Brain Injury and Development in Preterm Infants Exposed to Fentanyl
- PMID: 26369570
- PMCID: PMC4644677
- DOI: 10.1177/1060028015606732
Brain Injury and Development in Preterm Infants Exposed to Fentanyl
Abstract
Background: Fentanyl is commonly used in preterm infants. Relatively little is known regarding the neurodevelopmental outcomes of preterm infants exposed to fentanyl.
Objective: To investigate the association between cumulative fentanyl dose and brain injury and diameters in a cohort of preterm infants.
Methods: Data on demographics, perinatal course, and neonatal course, including total fentanyl exposure prior to term equivalent age, were retrospectively evaluated for 103 infants born at ≤30 weeks gestational age (mean gestational age 26.9 ± 1.8 weeks) who underwent magnetic resonance imaging at term equivalent age. Magnetic resonance images were evaluated for brain injury and regional brain diameters. Developmental testing was conducted at term equivalent and 2 years of age.

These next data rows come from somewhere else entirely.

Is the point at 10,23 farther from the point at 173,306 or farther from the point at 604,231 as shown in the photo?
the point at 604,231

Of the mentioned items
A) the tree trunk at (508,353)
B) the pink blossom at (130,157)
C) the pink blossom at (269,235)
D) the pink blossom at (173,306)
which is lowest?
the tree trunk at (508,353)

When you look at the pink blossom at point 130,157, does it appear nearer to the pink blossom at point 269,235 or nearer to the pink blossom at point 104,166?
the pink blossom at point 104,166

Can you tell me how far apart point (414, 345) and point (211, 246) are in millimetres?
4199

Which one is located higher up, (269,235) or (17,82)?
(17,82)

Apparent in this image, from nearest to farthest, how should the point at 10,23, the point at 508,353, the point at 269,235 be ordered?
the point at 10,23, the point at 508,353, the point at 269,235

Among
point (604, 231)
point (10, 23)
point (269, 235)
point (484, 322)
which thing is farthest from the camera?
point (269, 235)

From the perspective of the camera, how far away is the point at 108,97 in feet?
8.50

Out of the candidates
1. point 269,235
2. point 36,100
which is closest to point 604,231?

Results: Seventy-eight infants (76%) received fentanyl (median cumulative dose 3 µg/kg, interquartile range 1-441 µg/kg). Cumulative fentanyl dose in the first week of life correlated with the incidence of cerebellar hemorrhage after correction for covariates (odds ratio 2.1, 95% confidence interval 1.1-4.1). Cumulative fentanyl dose before term equivalent age correlated with reductions in transverse cerebellar diameter after correction for covariates, including the presence of cerebellar hemorrhage (r = 0.461, P = 0.002). No correlation was detected between cumulative fentanyl dose and development at 2 years of age.
Conclusions: Higher cumulative fentanyl dose in preterm infants correlated with a higher incidence of cerebellar injury and lower cerebellar diameter at term equivalent age. Our findings must be taken with caution, but emphasize the need for future prospective trials examining the risks and benefits of commonly used analgesic agents in preterm infants.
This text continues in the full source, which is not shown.